Condo rents reach highest level of growth ever recorded

GTA condo leases fell two per cent to 26,602 units in 2016, according to the latest condo market analysis from Urbanation. This marks the first annual decline recorded by the real estate consulting firm since tracking started in 2011. Urbanation attributes the drop in rental activity to occupancy delays for condos under construction, less rental turnover of existing stock, and an increase in resale activity.

Meanwhile, applications for new purpose-built rental development reached 27,812 units, an increase of 7,586 units in the past three months.

Despite a 34-per-cent year-over-year surge in final closings for newly completed condos in the fourth quarter of 2016, total rental listings fell by eight per cent, pulling down lease volumes by four per cent annually. With resale prices for condos up 15 per cent over the same period, more owners have become enticed to sell their units as opposed to holding onto them as rentals. At the same time, existing tenants have become less willing to move due to the high cost of renting in the open market. The share of the total inventory of condos that– was leased last year declined to 8.5 per cent from 9.3 per cent in 2015, while the share of total units resold jumped from 7.1 per cent to 8.1 per cent.

The average price of condo rents rose by 11.7 per cent year-over-year in the fourth quarter – the highest level of growth ever recorded by Urbanation, and a dramatic acceleration from the 4.2-per-cent increase recorded one year ago. Part of the increased rate of growth was caused by a shift in lease activity to the former City of Toronto and relatively high rents achieved within newly completed buildings. Nonetheless, same sample rents grew by a significant rate of 7.3 per cent, as the average days on market dropped to 13 — down a full week from this same time last year.

“The under-supply of rentals in the GTA continued to worsen throughout the year, causing rents to surge alongside home prices and further deteriorating housing affordability across the region,” says Shaun Hildebrand, Urbanation’s senior vice-president. “While less pressure on rent growth may arrive in 2017 due to a temporary rise in new apartment completions, it’s become clear that more attention needs to be paid to building rentals over the longer-term.”

Condo rental market overview

Average rents reached a record $2.77 per sq. ft. in the fourth quarter of 2016 based on an average unit size leased of 719 sq. ft., equaling an average monthly cost of $1,990. Former City of Toronto rents averaged $2,134 ($3.13 per sq. ft.), while the Toronto suburbs of Etobicoke, North York and Scarborough averaged $1,857 ($2.47 per sq. ft.) and the 905 region averaged $1,739 ($2.22 per sq. ft.). Rents were up 12 per cent across most in the former City of Toronto, versus seven per cent in the Toronto suburbs and six per cent in the 905 region.

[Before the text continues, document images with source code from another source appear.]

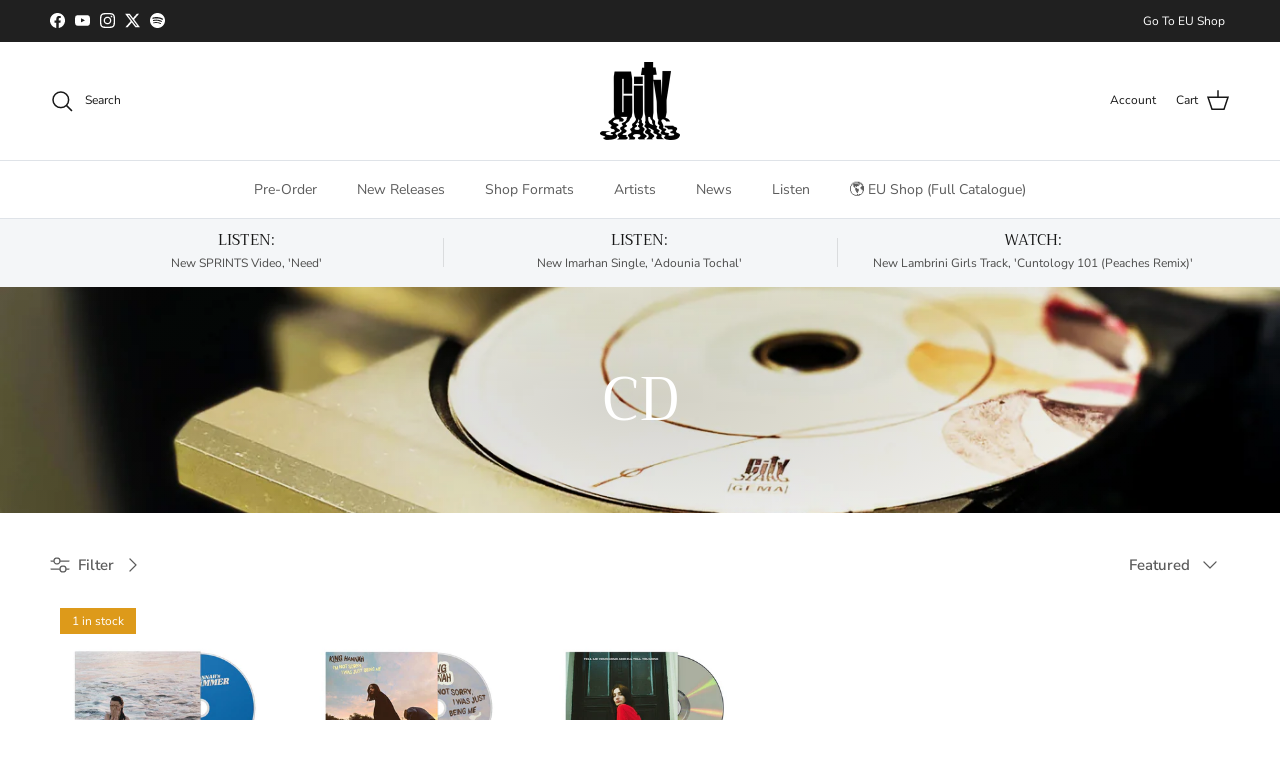

--- FILE ---
content_type: text/css
request_url: https://shop-us.cityslang.com/cdn/shop/t/8/assets/price-range.css?v=160212972469727779321721394290
body_size: -215
content:
.cc-price-range{position:relative}.cc-price-range__input-row{display:flex;justify-content:space-between;margin:12px 0}.cc-price-range__input-container{display:flex;flex:0 0 auto;align-items:baseline;width:calc(50% - 6px)}.cc-price-range__input-currency-symbol{margin-right:2px;font-size:1em;white-space:nowrap}.cc-price-range .cc-price-range__input{width:100%;padding-right:15px;padding-left:15px}.cc-price-range__bar{position:relative;margin:40px 15px 10px}.cc-price-range__bar-inactive{height:4px;border-radius:4px;background:#e6e6e6}.cc-price-range__bar-active{position:absolute;top:0;right:0;left:0;height:100%;border-radius:4px;background:#222}.cc-price-range__control{position:absolute;top:-9px;left:0;width:22px;height:22px;margin-inline-start:-11px}.cc-price-range__control:after{content:"";display:block;width:22px;height:22px;transition:.15s transform ease-out;border:2px solid #222;border-radius:22px;background:#fff;cursor:pointer}.cc-price-range__control:hover:after,.cc-price-range__control:focus:after{transform:scale(1.1)}.cc-price-range__control:before{content:"";display:block;position:absolute;top:calc(50% - 22px);width:44px;height:44px;cursor:pointer}.cc-price-range__control--min:before{right:0}.cc-price-range__control--max:before{left:0}.cc-price-range__input-container{padding-inline-start:15px;border:1px solid var(--input-border-color);border-radius:var(--btn-border-radius);background:var(--input-background-color);color:rgb(var(--input-text-color));font-size:var(--input-text-size)}.cc-price-range__input-container:hover{border-color:var(--input-border-color-hover)}.cc-price-range__input-container:focus-within{border-color:var(--input-border-color-active)}.cc-price-range .cc-price-range__input{padding-left:0;border:0}.cc-price-range .cc-price-range__input:hover,.cc-price-range .cc-price-range__input:focus{border:0!important;outline:none!important;box-shadow:none!important}
/*# sourceMappingURL=/cdn/shop/t/8/assets/price-range.css.map?v=160212972469727779321721394290 */


--- FILE ---
content_type: application/x-javascript
request_url: https://app.cart-bot.net/public/status/shop/cityslang-us.myshopify.com.js?1769204235
body_size: -320
content:
var giftbee_settings_updated='1704187424c';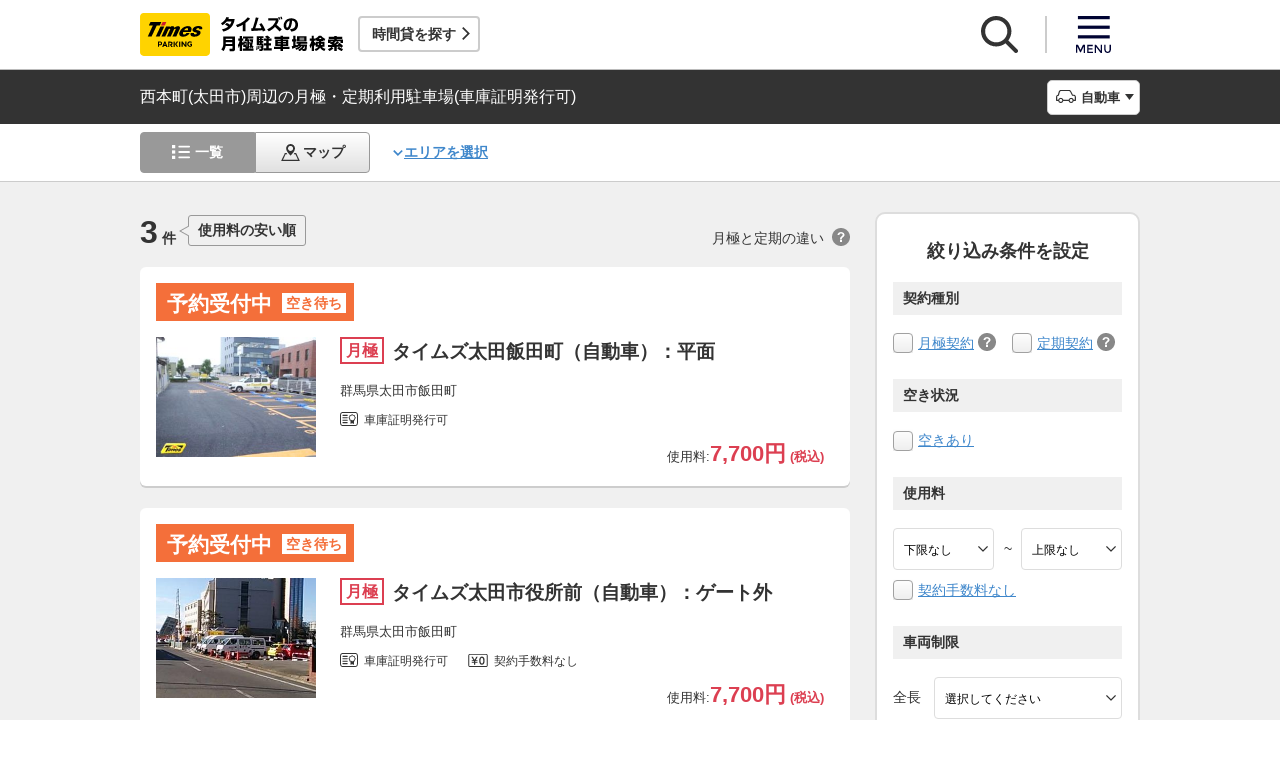

--- FILE ---
content_type: image/svg+xml
request_url: https://times-info.net/monthly/common/svg/common_ic087.svg
body_size: 187
content:
<?xml version="1.0" encoding="UTF-8"?>
<svg id="a"
  xmlns="http://www.w3.org/2000/svg" width="8.168mm" height="5.444mm" viewBox="0 0 23.153 15.431">
  <path id="b" d="M11.5,15.333L0,0H23L11.5,15.333Z" fill="#323333"/>
</svg>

Purpose-built Rental Survey

Urbanation’s survey of purpose-built rental apartment projects completed across the GTA since 2005 (49 buildings totaling 8,484 units) reported a vacancy rate of 0.6 per cent, down from one per cent last year. The availability rate (units that are vacant plus those where the tenant has given notice) was 1.6 per cent, the lowest level recorded in the past two years. Rents across the sample averaged $2.49 per sq. ft., up five per cent annually. The inventory of purpose-built projects under construction totaled 22 buildings and 5,133 units in the fourth quarter of 2016, down by 183 units from the previous quarter and down 1,037 units from a year ago. The total inventory of proposed purpose-built rentals increased to 27,812 units, nearly three times the number tallied a year ago.